### DIRECTIONS
List every line in the items below that contains the word "backpack".

--- Start ---

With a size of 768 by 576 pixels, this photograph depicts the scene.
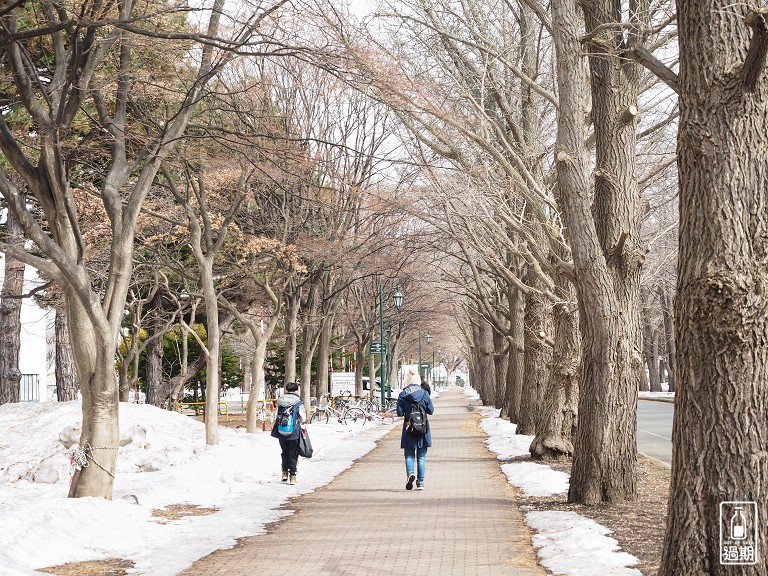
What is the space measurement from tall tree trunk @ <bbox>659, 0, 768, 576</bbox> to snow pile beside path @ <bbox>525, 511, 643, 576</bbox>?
127 centimetres

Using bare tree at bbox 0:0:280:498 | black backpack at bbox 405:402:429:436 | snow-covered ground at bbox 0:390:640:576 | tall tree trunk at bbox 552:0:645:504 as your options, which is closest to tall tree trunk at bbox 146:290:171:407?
snow-covered ground at bbox 0:390:640:576

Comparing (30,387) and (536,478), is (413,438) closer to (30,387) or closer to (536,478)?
(536,478)

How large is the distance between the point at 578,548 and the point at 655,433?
60.4 ft

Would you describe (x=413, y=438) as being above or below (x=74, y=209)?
below

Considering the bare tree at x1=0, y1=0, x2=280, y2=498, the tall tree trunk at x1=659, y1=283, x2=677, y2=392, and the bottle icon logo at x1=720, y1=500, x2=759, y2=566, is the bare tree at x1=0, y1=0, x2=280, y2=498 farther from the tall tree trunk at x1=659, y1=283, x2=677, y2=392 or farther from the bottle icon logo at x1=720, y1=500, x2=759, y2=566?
the tall tree trunk at x1=659, y1=283, x2=677, y2=392

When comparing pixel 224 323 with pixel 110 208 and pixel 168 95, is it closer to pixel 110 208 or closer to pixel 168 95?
pixel 168 95

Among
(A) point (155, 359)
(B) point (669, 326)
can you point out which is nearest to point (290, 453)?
(A) point (155, 359)

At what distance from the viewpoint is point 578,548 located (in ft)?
27.1

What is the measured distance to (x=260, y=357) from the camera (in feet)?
83.7

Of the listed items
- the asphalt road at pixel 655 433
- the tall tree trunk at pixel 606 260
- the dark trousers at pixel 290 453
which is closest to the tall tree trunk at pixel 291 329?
the asphalt road at pixel 655 433

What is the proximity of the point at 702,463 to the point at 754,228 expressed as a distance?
155 centimetres

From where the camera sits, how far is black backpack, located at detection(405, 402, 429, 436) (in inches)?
541

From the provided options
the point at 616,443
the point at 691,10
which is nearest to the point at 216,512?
the point at 616,443

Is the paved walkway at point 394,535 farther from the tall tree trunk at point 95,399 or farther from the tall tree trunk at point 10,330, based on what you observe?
the tall tree trunk at point 10,330
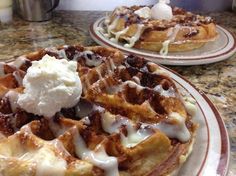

--- End ---

### SOLUTION FOR THIS EXERCISE
Using bare tree at bbox 0:0:280:498 | black backpack at bbox 405:402:429:436 | snow-covered ground at bbox 0:390:640:576 | tall tree trunk at bbox 552:0:645:504 as your options, which is closest to tall tree trunk at bbox 146:290:171:407?
From where the camera sits, how far is black backpack, located at detection(405, 402, 429, 436) (in inches)?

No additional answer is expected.